Recently I heard someone being interviewed on the radio make the comment: “I’m a contented agnostic. I don’t think there’s some invisible person in the sky watching me.”
I’ve since been mulling that comment over in my mind. What could I have said to that person?
First, I would say that God is so much more than an “invisible person in the sky.”
A verse from Psalm 73 says it so well: “Yet I was always in your presence. You were holding me by my right hand. You will guide me by your counsel, and so you will lead me to glory.” God is so much more than an invisible spectator of our lives. God wants to be involved in our lives in a way that raises us up to a whole new awareness of life. From a Christian perspective, God wants to share his own life with us.
Yet, if the man is an agnostic, he may not care about, or believe, in what Christians think. So let’s take a step back and just see if belief in God is worthwhile.
Years ago a philosopher posed the question: Suppose you believe in God and there is no God?

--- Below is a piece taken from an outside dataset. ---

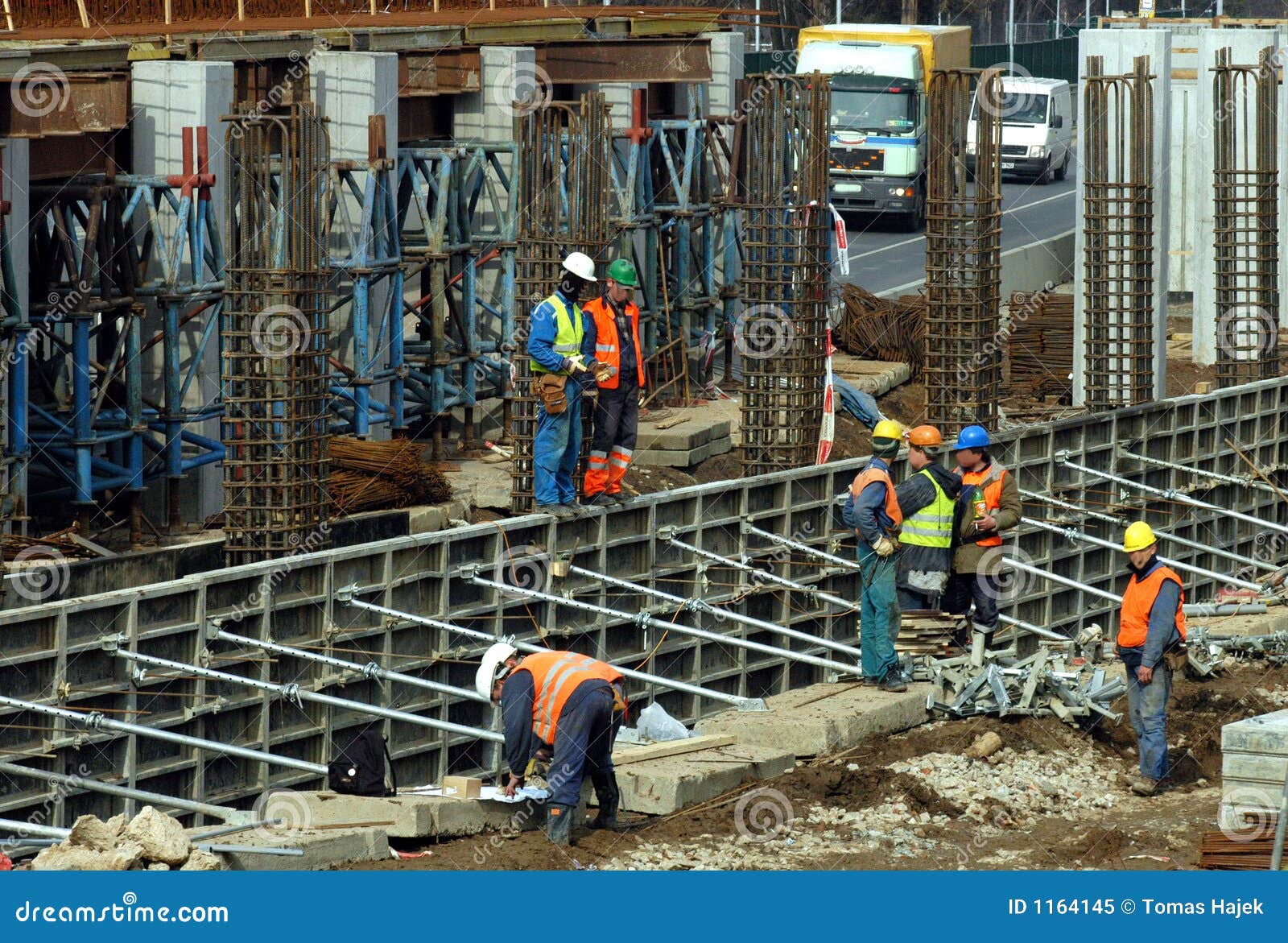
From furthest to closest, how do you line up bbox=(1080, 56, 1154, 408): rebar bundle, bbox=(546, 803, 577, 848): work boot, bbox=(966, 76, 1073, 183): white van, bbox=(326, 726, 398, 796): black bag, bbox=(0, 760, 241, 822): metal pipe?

What have you lost? Well, we might have missed a few pleasures that a non-believer might have indulged in.
Then the philosopher asked: Suppose you believe in God and there is a God? Then you have gained everything – a sense of purpose and peace in this life, and eternal happiness with God in the next. You win in time and in eternity.
I call that the “gambler’s approach.” You take the best deal.
But suppose this person wants a more scientific proof for God? Then I would recommend Francis Collins’ 2006 best-seller, “The Language of God.” Francis Collins was the leader of the Human Genome Project. It labored for 10 years to map the human genome sequence. As he wrote in his book, “The human genome consists of all the DNA of our species, the hereditary code of life. This newly revealed text was
3 billion letters long, and written in a strange and cryptographic four-letter code. Such is the amazing complexity of the information carried within each cell of the human body.”
What’s most amazing is that Collins began his research as an agnostic, and ended up being a believer. He states that this work was “not only a stunning scientific achievement but also an occasion of worship.”
Collins writes further: “Many will be puzzled by these sentiments, assuming that a rigorous scientist could not also be a serious believer in a transcendental God. This book aims to dispel that notion by arguing that belief in God can be an entirely rational choice, and that the principles of faith are, in fact, complementary with the principles of science.”
So God is not some invisible presence watching us from the sky; God is as close to us as the DNA in our bodies. And God wants to transform us into God’s own image and likeness. We only have to believe and become.